- Data records:

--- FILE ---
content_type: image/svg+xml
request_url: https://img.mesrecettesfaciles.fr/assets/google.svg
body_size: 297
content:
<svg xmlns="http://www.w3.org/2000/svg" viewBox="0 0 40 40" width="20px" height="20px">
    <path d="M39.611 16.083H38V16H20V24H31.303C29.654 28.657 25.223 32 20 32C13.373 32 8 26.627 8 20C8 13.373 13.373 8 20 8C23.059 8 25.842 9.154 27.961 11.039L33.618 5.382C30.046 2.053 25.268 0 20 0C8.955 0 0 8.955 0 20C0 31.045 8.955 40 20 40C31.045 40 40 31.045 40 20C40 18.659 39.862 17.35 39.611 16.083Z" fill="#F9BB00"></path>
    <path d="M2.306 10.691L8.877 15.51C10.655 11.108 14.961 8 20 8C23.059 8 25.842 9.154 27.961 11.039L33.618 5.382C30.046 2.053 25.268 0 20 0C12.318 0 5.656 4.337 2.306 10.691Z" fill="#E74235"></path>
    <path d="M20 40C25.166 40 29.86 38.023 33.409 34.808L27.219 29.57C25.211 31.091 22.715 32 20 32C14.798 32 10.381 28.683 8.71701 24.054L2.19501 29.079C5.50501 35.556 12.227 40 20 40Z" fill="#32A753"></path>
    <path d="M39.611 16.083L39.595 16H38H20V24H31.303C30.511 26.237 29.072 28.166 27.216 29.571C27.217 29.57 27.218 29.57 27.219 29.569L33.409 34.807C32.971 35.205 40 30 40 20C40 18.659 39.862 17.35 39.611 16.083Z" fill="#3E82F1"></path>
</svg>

- Your assignment: Transcribe the full listing exactly, keeping every word as it is.

- Task result:
--- FILE ---
content_type: image/svg+xml
request_url: https://img.mesrecettesfaciles.fr/assets/google.svg
body_size: 297
content:
<svg xmlns="http://www.w3.org/2000/svg" viewBox="0 0 40 40" width="20px" height="20px">
    <path d="M39.611 16.083H38V16H20V24H31.303C29.654 28.657 25.223 32 20 32C13.373 32 8 26.627 8 20C8 13.373 13.373 8 20 8C23.059 8 25.842 9.154 27.961 11.039L33.618 5.382C30.046 2.053 25.268 0 20 0C8.955 0 0 8.955 0 20C0 31.045 8.955 40 20 40C31.045 40 40 31.045 40 20C40 18.659 39.862 17.35 39.611 16.083Z" fill="#F9BB00"></path>
    <path d="M2.306 10.691L8.877 15.51C10.655 11.108 14.961 8 20 8C23.059 8 25.842 9.154 27.961 11.039L33.618 5.382C30.046 2.053 25.268 0 20 0C12.318 0 5.656 4.337 2.306 10.691Z" fill="#E74235"></path>
    <path d="M20 40C25.166 40 29.86 38.023 33.409 34.808L27.219 29.57C25.211 31.091 22.715 32 20 32C14.798 32 10.381 28.683 8.71701 24.054L2.19501 29.079C5.50501 35.556 12.227 40 20 40Z" fill="#32A753"></path>
    <path d="M39.611 16.083L39.595 16H38H20V24H31.303C30.511 26.237 29.072 28.166 27.216 29.571C27.217 29.57 27.218 29.57 27.219 29.569L33.409 34.807C32.971 35.205 40 30 40 20C40 18.659 39.862 17.35 39.611 16.083Z" fill="#3E82F1"></path>
</svg>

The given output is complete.